## Stored data
######

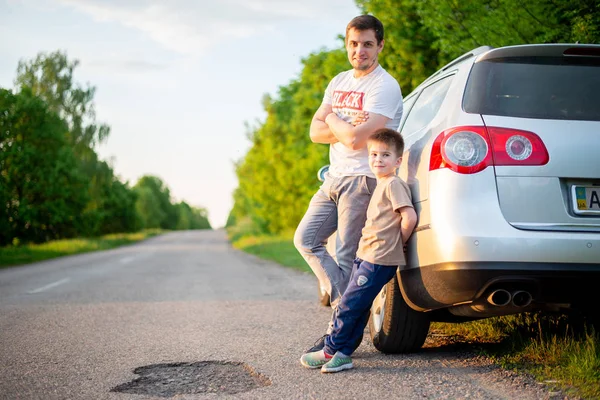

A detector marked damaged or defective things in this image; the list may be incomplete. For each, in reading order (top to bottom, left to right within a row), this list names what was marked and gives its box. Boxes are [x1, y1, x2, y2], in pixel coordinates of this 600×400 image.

pothole [110, 360, 272, 398]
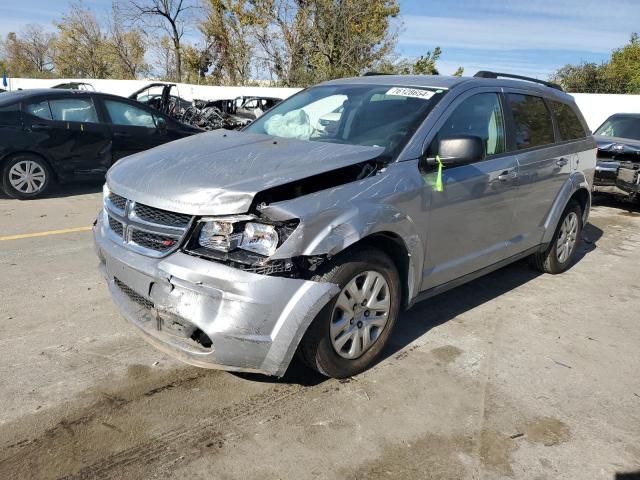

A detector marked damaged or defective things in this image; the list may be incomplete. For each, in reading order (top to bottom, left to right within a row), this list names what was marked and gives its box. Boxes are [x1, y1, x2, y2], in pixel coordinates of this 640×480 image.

crushed front bumper [93, 212, 340, 376]
crumpled hood [107, 130, 382, 215]
wrecked vehicle [92, 71, 596, 378]
damaged dodge journey [92, 72, 596, 378]
wrecked vehicle [592, 113, 636, 202]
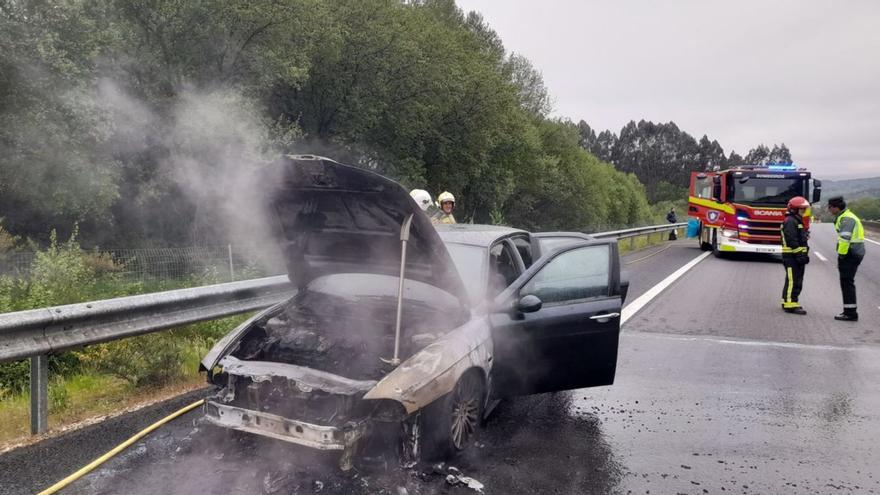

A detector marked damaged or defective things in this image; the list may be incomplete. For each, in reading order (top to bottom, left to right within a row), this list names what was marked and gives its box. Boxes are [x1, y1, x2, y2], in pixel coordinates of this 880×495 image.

burned engine bay [208, 274, 468, 428]
burned car [199, 155, 624, 468]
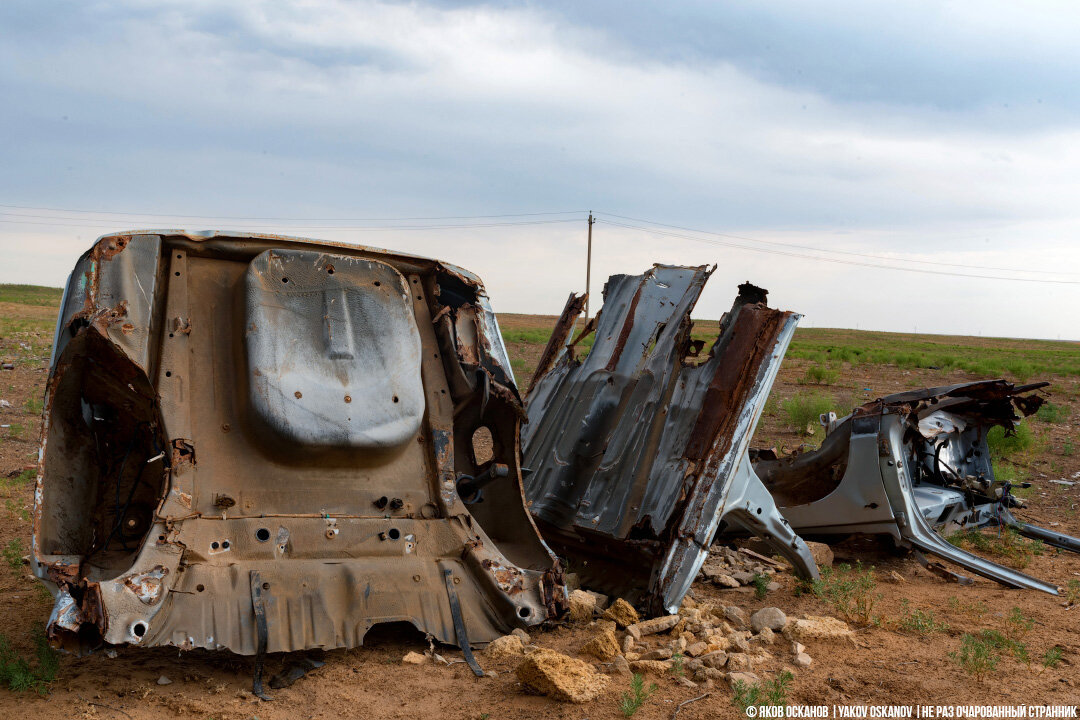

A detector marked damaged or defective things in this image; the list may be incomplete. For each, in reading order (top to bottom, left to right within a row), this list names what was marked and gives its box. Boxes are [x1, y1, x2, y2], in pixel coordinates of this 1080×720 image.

######

## Your goal
Copy the lines of the records above word for word, from the line containing "this 880×495 image." through the line containing "burned car [199, 155, 624, 468]", including both of those lines.

## Exercise response
A detector marked damaged or defective things in this image; the list may be incomplete. For each, in reading order (top to bottom, left to right within a row), this list names what was marked and gives its box. Boxes are [x1, y1, x2, y2], in pixel coordinates of this 880×495 image.

burned engine bay [208, 274, 468, 428]
burned car [199, 155, 624, 468]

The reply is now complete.